Why Steve Smith Sold the Journal Sentinel
Did debt -- and Smith’s broadcast purchases -- force sale of newspaper?
As I wrote, this is really a buyout of the Journal that is likely to continue the reduction in the paper’s editorial staff. It will now be part of a new newspaper chain, Journal Media Group. As Milwaukee Magazine Pressroom columnist Erik Gunn notes: “Other newspaper chains – Tribune Co. and Gannett among them – have moved to centralized copy desks that serve several papers. That’s saved money, but insiders suggest the editorial results have been mixed at best.”
Meanwhile the role of Journal CEO Steve Smith in this buyout has gotten more scrutiny and it hasn’t been positive. Perhaps the most intriguing has been a column by an anonymous but savvy blogger for Uppity Wisconsin, who argues the impetus for the sale may have been the company’s debt which stood at $208 million by last fall.
The company’s annual report, filed in the fall, shows the debt had risen from $41 million by the end of its 2011 fiscal year to $208 million in its last report.
As I previously reported, the broadcast side of the company was costing less and generating more revenue than the newspaper and Smith, who came from the broadcast side, put great emphasis on trying to buy more TV and radio stations.
But Smith continued trying to build that empire. “It’s fair to say that we were putting emphasis on the broadcast side of the business in terms of where we were putting investments,” Smith told Rich Kirchen and the Business Journal.
The purchase of more broadcast entities seemed the only way to increase revenue, but also added to debt. “So why do the deal” with Scripps? the Uppity Wisconsin blogger asked. “My guess is that Journal Communications felt compelled to dump some of its debt.”
Nearly every report about the deal has mentioned that the newly formed newspaper group, Journal Media Group, will have not a dollar of debt. “We said ‘Let’s make sure we give this company the best opportunity to be successful,'” Smith told Kirchen. “Let’s send it out with no debt.”

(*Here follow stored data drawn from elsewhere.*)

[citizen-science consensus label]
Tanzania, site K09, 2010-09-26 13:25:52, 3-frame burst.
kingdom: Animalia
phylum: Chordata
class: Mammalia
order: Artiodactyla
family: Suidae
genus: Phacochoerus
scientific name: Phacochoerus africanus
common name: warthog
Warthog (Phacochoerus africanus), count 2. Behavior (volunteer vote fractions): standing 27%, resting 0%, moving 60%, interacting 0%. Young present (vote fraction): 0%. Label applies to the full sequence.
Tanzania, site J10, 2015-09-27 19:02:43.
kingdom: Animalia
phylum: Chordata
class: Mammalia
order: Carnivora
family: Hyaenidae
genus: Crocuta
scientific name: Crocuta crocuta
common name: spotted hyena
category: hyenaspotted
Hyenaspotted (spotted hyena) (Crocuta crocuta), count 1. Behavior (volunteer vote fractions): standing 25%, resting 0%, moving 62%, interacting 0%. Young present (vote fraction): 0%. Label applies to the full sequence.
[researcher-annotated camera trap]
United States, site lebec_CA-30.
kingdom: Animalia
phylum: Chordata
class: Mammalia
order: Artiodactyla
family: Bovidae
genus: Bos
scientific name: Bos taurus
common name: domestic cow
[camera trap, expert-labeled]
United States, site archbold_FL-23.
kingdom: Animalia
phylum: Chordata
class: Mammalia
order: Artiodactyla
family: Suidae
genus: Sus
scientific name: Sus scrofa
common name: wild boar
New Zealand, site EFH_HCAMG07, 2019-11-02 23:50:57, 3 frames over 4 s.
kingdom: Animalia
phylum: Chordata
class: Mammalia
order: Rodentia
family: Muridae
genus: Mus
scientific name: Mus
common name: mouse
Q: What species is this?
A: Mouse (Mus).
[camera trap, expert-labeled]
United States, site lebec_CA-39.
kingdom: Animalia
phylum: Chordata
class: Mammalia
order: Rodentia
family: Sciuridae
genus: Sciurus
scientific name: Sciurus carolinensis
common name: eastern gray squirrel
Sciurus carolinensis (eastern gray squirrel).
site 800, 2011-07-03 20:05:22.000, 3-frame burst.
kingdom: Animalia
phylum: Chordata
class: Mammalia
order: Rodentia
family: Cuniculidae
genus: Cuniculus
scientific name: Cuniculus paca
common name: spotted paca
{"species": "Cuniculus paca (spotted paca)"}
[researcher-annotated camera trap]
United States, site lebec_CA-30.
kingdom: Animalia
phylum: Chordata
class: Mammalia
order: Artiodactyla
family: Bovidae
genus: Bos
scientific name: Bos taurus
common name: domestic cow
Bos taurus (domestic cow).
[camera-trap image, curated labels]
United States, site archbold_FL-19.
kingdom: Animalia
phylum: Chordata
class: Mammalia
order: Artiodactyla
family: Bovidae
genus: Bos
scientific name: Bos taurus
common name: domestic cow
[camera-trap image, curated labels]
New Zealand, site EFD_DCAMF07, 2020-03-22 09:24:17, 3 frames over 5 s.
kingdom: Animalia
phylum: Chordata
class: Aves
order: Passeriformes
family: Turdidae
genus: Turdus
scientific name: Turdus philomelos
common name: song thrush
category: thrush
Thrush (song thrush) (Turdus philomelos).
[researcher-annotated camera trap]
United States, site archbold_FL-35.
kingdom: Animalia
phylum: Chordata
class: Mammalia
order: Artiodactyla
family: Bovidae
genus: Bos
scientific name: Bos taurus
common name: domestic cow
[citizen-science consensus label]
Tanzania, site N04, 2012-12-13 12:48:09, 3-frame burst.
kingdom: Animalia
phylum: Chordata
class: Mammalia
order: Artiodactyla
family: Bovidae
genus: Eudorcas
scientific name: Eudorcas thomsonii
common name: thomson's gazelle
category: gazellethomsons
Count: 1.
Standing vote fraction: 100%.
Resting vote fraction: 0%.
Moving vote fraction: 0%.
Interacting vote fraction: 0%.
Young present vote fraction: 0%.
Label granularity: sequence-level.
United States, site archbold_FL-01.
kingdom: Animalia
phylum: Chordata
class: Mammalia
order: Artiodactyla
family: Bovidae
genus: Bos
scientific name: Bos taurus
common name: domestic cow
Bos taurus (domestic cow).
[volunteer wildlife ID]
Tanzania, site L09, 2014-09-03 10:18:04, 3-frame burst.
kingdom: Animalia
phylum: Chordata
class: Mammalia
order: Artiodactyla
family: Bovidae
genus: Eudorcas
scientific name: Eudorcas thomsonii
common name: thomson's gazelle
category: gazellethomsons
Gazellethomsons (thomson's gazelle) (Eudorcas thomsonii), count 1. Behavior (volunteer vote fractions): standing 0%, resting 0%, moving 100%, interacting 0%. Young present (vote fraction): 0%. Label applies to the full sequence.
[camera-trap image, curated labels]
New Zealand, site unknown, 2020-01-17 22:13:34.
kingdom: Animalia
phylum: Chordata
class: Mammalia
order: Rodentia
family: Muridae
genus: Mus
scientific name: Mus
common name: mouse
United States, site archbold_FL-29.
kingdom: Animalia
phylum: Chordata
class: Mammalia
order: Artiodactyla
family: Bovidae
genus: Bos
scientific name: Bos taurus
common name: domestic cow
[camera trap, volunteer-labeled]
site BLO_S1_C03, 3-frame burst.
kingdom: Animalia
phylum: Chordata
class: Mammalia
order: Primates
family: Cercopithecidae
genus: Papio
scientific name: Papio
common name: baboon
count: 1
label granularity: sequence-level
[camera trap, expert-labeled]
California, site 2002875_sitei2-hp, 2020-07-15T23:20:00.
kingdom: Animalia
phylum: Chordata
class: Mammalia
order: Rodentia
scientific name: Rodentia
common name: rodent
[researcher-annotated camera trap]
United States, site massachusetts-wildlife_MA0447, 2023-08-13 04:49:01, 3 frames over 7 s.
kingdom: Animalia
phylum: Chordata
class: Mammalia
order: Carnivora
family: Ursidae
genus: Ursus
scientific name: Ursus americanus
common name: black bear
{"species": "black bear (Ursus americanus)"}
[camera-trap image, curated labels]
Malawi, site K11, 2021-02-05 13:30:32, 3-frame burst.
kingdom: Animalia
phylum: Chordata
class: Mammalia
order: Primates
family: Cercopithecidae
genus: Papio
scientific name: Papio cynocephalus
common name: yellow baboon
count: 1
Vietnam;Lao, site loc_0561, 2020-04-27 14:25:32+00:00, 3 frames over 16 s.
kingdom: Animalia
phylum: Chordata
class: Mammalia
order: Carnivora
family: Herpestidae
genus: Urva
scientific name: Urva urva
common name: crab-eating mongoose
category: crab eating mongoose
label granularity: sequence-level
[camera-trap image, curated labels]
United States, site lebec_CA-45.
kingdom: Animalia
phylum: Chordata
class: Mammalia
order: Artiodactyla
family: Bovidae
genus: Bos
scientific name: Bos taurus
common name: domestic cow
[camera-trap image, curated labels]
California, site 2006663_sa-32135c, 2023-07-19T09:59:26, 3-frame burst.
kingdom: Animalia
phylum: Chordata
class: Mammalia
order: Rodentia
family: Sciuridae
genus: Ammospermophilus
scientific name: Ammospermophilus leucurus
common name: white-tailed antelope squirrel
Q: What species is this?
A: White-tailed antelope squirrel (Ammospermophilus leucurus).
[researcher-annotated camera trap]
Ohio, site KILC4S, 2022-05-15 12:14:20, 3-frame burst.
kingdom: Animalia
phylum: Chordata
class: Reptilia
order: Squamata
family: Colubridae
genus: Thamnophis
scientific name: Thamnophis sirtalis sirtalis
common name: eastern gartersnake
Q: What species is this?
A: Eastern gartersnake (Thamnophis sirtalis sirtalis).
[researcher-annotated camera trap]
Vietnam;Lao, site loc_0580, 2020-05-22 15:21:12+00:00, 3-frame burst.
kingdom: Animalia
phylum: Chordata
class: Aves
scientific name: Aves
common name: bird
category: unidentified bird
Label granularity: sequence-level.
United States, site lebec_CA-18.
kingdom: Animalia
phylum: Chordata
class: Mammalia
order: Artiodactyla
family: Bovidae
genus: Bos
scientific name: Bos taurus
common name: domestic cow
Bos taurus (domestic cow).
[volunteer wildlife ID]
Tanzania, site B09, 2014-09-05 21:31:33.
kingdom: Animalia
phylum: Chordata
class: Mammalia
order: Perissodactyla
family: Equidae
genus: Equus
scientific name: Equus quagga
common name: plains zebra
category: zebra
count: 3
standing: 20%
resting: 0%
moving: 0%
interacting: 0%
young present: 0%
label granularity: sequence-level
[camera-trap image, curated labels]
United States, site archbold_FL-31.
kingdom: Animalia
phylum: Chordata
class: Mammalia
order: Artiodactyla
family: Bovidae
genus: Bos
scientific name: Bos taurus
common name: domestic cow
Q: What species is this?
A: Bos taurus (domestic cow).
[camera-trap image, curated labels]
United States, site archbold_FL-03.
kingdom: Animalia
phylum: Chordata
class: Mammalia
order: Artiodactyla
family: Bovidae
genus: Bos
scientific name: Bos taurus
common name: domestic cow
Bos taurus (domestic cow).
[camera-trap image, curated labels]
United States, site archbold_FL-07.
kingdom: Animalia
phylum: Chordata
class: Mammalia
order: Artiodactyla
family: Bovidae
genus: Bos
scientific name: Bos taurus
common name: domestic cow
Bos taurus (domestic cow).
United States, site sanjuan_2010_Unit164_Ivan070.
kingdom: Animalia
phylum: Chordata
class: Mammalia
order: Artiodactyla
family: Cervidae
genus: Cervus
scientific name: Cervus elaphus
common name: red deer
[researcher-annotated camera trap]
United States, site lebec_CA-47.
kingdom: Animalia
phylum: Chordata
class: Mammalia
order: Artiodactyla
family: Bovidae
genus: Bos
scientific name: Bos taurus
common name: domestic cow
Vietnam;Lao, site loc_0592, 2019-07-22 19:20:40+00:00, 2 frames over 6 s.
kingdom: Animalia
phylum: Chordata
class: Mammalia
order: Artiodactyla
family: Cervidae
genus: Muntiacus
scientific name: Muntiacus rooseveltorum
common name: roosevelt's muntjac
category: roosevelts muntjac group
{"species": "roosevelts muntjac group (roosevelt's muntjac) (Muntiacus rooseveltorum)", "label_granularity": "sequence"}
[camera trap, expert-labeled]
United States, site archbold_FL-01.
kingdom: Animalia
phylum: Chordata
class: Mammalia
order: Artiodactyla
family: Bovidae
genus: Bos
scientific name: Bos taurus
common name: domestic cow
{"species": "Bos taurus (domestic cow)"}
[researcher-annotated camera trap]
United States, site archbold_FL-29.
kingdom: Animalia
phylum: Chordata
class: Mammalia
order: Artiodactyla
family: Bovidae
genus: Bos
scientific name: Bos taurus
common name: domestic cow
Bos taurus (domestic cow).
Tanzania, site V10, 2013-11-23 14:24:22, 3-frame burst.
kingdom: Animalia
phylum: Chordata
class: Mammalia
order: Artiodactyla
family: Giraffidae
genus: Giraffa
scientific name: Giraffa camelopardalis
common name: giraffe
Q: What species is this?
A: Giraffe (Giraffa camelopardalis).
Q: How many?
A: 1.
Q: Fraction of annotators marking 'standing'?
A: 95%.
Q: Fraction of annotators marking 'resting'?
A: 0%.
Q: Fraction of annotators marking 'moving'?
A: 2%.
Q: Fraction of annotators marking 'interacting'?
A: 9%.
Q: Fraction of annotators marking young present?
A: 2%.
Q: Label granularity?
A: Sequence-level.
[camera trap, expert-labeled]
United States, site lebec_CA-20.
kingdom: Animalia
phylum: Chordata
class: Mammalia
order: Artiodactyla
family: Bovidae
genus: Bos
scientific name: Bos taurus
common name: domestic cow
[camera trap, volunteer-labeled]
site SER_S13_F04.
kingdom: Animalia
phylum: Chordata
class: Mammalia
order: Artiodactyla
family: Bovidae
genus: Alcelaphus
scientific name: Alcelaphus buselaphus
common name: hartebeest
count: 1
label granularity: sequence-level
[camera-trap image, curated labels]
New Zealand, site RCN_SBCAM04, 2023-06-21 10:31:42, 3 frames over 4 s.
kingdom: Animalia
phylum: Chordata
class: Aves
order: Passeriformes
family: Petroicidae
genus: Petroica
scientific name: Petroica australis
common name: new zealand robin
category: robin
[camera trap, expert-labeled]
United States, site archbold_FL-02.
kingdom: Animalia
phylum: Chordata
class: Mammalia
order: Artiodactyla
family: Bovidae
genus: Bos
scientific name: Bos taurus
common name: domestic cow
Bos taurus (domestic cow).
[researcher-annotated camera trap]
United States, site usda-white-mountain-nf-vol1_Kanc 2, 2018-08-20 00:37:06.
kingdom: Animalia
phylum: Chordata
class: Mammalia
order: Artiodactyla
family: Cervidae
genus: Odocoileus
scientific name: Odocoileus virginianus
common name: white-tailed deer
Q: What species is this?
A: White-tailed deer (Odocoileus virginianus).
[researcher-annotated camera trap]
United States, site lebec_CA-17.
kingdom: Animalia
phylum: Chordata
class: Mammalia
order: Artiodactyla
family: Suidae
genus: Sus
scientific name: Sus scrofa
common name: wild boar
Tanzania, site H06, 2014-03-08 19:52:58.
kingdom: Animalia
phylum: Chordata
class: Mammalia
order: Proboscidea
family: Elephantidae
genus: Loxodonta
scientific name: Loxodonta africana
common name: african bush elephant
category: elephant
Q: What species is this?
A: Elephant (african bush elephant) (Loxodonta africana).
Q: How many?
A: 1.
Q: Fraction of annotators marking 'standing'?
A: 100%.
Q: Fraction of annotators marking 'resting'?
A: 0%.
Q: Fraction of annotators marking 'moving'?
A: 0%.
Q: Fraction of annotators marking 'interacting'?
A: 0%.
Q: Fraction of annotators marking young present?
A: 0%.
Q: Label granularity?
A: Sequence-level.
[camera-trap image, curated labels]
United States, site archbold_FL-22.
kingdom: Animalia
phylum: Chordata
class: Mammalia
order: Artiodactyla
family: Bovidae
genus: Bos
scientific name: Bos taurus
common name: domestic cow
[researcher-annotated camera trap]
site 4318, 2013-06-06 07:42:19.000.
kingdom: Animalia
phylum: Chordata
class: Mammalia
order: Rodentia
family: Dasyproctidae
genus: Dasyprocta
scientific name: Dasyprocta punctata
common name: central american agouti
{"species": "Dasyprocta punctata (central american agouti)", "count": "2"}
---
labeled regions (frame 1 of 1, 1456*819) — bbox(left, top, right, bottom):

But the price for that was high, as Smith had “to sell off those treasured TV/radio stations he acquired,” Uppity Wisconsin observes. Scripps got Smith’s entire broadcast empire (with Journal Communications shareholders getting a minority share of Scripps). And Scripps also got a majority of stock in Journal Media Group.
The reality is that Smith’s “acquisition-minded course to make the firm a much bigger multimedia player, mainly buying TV and radio outlets… didn’t go as well as expected on the financial side, except in the case of Smith’s own fortunes,” notes Uppity Wisconsin.
In one year alone, “he took home $2.2 million in compensation, including base salary, bonuses, changes in pension value, various other perks and the value of stock options. Meanwhile, the firm he oversees earned $22.2 million for the year. Yup, that’s right: Smith’s pay was equal to ten percent of the company’s entire net earnings in 2011,” Uppity Wisconsin writes.
“Even as Smith was being rewarded for overseeing a decline in JCI shareholder value and further cuts to the Journal Sentinel’s editorial operations,” the blogger continues, “rank and file employees struggled as they have for years with picayune pay, frozen pensions and work overloads.”
Smith’s final payout will be a golden parachute worth $8.7 million, which is his reward for handing his company over to Scripps.
As Torinus observes, “these kinds of mergers are much more likely to happen when a CEO nears retirement. It’s a final grand stroke, and a juicy departing paycheck for change of control generally accompanies the deal.”